В конце мая после долгих и нудных формальностей, потребовавшихся для въезда 1200 человек американского наземного персонала, три советских аэродрома были готовы принять первые американские бомбардировщики. Операция "Неистовый Джо" могла начинаться. Так как 8-я американская ВА была полностью занята подготовкой к вторжению, то приказ совершить первый налет был дан 15-й ВА. Генерал Иэкер, командующий военно-воздушными силами США в Средиземноморье, лично летел в авангарде сил, состоявших из 130 "Летающих крепостей" под прикрытием 70 истребителей "мустанг", которые поднялись в воздух 2 июня. Целью являлся Дебрецен в Венгрии. Однако первоначально планировались налеты на авиационные заводы в Риге и Милеце в Польше, и в качестве более или менее жеста вежливости Спаатс запросил русских о том, согласны ли они с выбором таких целей. Москва же сильно возражала против этого. Шла долгая дипломатическая неразбериха, однако Москва стояла на своем. Она предлагала цели в Венгрии и Румынии, хотя для выбранных Москвой целей не было нужды приземляться в России Очень недовольные, американцы приступили к операции. Экипажам были даны строгие указания, как себя вести, когда они встретятся со своими братьями по оружию из Красной армии. Никакого панибратства! Безупречное поведение! Никаких политических бесед ни при каких обстоятельствах!

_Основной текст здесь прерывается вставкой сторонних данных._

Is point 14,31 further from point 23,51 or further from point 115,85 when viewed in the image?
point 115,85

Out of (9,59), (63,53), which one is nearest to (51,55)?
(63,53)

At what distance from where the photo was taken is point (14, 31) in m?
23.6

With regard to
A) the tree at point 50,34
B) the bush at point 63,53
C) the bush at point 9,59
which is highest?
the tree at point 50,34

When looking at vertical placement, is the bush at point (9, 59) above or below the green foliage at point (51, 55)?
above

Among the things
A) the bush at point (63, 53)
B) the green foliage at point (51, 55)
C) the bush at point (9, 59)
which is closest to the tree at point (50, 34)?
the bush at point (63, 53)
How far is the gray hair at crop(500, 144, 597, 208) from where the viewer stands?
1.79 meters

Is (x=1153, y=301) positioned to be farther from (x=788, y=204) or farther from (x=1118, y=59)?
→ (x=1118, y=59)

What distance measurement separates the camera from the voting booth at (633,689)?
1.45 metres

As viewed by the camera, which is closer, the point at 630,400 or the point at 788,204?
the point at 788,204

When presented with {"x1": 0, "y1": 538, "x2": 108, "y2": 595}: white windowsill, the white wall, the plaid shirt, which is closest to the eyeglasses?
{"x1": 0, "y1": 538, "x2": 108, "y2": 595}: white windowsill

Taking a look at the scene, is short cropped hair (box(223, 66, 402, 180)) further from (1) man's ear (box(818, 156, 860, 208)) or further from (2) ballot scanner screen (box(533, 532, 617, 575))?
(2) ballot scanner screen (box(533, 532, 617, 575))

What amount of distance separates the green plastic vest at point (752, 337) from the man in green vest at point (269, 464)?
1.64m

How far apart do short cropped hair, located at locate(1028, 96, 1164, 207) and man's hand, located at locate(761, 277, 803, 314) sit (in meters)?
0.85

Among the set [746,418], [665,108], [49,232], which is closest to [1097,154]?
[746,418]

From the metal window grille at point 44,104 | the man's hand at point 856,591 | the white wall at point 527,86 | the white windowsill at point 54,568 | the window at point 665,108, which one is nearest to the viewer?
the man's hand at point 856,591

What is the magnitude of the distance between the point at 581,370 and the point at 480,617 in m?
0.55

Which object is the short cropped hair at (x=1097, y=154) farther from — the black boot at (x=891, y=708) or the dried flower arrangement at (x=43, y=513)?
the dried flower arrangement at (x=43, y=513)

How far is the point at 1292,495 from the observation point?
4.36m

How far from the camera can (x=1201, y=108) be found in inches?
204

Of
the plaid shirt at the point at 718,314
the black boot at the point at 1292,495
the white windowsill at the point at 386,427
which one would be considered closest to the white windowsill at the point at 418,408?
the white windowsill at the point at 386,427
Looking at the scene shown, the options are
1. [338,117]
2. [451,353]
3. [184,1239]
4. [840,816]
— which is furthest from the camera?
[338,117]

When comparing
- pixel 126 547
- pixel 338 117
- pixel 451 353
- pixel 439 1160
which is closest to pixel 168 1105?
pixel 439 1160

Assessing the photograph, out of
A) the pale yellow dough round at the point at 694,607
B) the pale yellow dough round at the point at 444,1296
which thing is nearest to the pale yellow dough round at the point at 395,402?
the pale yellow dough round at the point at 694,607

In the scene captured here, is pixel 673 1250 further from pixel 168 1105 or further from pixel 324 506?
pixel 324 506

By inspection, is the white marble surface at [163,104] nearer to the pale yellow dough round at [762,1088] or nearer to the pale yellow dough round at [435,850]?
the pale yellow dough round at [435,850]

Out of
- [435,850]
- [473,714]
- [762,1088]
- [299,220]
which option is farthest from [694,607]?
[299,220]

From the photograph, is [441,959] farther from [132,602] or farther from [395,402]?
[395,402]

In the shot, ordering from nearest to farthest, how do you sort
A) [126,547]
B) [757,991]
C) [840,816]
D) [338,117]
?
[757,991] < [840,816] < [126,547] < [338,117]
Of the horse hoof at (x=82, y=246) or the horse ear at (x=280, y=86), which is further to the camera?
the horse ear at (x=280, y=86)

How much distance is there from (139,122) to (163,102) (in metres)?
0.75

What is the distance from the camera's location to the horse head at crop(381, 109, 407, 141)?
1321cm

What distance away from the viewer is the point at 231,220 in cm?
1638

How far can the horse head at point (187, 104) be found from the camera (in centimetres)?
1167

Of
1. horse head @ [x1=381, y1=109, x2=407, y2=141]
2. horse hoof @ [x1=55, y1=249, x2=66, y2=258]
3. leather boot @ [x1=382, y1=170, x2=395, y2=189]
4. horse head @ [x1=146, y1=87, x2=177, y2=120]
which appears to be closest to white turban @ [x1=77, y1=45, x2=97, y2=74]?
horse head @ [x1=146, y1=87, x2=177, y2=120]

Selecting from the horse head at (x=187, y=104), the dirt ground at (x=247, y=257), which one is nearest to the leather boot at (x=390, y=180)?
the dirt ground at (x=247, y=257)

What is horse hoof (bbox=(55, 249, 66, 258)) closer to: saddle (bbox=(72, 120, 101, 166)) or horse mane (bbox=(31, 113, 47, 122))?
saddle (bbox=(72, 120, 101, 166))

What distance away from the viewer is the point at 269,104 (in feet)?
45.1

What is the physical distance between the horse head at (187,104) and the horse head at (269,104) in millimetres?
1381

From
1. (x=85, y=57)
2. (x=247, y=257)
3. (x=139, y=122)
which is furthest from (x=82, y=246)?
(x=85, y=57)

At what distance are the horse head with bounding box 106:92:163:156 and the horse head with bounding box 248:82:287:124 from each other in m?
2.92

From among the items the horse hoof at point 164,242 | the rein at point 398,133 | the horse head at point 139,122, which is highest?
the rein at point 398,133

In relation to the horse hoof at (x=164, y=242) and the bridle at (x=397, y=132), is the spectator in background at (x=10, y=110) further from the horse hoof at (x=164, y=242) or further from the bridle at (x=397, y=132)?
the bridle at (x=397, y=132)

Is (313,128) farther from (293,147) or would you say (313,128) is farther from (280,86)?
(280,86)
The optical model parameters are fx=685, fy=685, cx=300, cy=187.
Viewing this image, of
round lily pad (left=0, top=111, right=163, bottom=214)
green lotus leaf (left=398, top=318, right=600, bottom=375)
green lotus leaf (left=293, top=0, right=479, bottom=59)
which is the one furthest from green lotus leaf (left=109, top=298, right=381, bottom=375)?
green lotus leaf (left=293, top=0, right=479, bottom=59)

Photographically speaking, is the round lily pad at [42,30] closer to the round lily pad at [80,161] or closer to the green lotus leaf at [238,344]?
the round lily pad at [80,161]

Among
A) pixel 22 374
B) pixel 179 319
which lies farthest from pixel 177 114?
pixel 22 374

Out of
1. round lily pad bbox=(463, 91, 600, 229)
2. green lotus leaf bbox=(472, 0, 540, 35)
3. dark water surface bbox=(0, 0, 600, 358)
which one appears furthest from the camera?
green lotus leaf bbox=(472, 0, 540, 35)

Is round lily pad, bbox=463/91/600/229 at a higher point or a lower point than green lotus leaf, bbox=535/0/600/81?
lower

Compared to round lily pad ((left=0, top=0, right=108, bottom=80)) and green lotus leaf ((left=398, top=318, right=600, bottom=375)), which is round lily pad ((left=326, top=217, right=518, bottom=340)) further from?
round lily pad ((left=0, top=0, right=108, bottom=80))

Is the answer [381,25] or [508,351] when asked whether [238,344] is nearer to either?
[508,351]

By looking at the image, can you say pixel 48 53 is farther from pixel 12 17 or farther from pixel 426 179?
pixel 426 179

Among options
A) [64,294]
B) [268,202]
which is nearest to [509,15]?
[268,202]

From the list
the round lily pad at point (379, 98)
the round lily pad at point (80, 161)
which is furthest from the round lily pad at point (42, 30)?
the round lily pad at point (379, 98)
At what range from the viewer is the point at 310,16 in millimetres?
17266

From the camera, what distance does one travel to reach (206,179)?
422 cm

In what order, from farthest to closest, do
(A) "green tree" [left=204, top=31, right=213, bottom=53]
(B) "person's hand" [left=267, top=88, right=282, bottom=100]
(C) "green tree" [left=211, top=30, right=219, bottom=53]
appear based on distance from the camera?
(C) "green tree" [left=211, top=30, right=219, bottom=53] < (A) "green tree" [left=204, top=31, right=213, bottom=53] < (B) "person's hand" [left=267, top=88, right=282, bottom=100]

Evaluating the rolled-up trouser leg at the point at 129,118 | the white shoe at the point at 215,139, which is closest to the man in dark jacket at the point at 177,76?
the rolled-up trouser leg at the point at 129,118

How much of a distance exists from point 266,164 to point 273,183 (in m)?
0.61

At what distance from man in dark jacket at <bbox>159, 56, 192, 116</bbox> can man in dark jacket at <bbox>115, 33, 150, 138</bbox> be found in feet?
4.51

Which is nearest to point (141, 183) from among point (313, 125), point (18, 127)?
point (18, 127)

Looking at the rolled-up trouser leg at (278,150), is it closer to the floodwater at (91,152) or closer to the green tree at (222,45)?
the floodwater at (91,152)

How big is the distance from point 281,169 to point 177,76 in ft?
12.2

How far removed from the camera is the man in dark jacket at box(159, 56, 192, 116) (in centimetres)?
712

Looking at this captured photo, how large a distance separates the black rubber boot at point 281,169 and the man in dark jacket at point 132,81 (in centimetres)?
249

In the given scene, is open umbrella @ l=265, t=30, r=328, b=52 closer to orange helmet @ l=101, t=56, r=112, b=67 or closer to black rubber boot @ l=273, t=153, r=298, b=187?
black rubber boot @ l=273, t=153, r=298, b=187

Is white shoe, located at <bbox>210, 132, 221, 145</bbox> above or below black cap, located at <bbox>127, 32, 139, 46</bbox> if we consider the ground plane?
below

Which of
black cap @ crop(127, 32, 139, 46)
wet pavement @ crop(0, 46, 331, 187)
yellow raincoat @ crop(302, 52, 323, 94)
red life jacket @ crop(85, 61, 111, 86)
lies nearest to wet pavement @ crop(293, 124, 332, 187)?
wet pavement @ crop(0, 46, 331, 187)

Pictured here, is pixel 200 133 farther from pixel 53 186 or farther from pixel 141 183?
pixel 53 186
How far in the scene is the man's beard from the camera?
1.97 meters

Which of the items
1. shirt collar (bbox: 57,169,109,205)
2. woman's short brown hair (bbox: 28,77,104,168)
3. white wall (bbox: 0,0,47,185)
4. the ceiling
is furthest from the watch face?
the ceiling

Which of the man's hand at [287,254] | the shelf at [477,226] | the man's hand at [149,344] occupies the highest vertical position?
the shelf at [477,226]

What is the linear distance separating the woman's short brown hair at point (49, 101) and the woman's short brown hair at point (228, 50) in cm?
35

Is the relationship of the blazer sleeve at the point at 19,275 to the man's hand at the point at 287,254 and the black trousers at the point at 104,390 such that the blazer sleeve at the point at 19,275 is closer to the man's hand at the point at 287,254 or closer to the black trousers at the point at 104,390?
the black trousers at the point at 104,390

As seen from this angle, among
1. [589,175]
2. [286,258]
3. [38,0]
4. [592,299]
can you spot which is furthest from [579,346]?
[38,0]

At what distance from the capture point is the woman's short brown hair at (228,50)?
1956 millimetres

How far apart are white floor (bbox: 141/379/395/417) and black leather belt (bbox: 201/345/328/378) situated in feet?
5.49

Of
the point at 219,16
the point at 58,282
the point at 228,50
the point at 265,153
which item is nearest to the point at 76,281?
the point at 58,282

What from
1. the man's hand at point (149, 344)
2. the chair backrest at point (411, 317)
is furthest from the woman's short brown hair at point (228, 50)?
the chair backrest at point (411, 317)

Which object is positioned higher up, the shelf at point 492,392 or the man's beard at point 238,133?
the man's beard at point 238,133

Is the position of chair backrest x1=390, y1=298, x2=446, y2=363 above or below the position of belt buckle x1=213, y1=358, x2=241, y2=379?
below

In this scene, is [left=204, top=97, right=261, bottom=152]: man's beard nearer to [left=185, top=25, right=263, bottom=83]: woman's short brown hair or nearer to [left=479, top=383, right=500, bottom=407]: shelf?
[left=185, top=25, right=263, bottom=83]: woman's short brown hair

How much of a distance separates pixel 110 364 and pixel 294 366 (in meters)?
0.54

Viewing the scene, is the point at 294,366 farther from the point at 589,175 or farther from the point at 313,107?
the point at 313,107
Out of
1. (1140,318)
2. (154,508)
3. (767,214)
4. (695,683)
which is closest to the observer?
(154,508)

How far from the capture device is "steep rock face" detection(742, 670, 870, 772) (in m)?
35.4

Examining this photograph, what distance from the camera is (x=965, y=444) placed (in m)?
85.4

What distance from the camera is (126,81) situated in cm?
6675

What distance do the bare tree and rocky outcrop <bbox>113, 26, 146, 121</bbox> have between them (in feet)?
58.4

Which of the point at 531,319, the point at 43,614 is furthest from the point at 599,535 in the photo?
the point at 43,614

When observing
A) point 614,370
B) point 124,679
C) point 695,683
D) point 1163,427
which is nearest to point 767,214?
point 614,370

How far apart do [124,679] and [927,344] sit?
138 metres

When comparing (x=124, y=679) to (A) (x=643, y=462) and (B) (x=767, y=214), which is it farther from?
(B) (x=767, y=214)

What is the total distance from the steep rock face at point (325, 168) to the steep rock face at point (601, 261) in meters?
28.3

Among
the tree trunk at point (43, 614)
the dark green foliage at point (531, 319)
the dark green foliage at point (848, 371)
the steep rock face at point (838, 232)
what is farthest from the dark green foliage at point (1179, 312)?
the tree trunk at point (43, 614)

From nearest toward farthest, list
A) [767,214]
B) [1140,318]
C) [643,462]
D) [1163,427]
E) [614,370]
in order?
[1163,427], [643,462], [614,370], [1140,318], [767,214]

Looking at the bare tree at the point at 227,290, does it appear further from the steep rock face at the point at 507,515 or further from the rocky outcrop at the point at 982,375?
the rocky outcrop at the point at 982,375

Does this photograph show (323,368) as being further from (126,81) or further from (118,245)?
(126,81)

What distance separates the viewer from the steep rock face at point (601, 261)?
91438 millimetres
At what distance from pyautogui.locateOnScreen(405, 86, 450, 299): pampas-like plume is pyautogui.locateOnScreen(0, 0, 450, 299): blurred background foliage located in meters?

Все авиачасти после полета, протекавшего без происшествии, приземлились как на параде. Один из самолетов взорвался во время полета по необъяснимой причине. Москва объявила об успешном завершении первого челночного рейда между Италией и Советским Союзом.

11 июня соединение вернулось назад в Италию. Но в Германии ожидаемый эффект, подобный шоку, не наблюдался, видимо, оттого, что вихрь начавшегося вторжения заглушил новости об этом событии. И только тогда, когда американцы 21 нюня повторили операцию в то время как часть сил отсоединилась от крупномасштабного налета 8-й ВА на Берлин, мы внезапно заинтересовались и обратили на это внимание.

По всей видимости, первые новости, касавшиеся этого события, доставил "Не-177", который летел следом за американским соединением, не упуская его из виду. Германское командование действовало с невероятной быстротой: 200 немецких бомбардировщиков 4-го (стратегического) авиакорпуса рано вечером 22 июня поднялись в воздух с их базы в Восточной Польше с целью произвести нападение на эту столь важную и достойную внимания цель на расстоянии в 1000 км. Наши части освоили технику ночных налетов в виде потока бомбардировщиков при помощи самолетов наведения и световых сигналов, которую англичане довели до совершенства. Погода была благоприятной, оборона слабой. Без каких бы то ни было потерь немецкие бомбардировщики сбросили свой груз бомб па самолеты, стоявшие с мирной беззаботностью на аэродроме в Полтаве: 43 "Летающие крепости", 15 "мустангов" и несколько советских самолетов были уничтожены, также было повреждено еще 26 самолетов. 300 000 галлонов топлива, доставленного с таким трудом через полмира, сгорело в огне, при этом один американец и двадцать пять русских погибли. На следующий день Миргород и Пирятин также подверглись налетам. Хотя американцы на этот раз спрягали свои самолеты в безопасное место, были уничтожены боеприпасы и топливо. Германские военно-воздушные силы доказали еще раз свою способность вести стратегические военные действия.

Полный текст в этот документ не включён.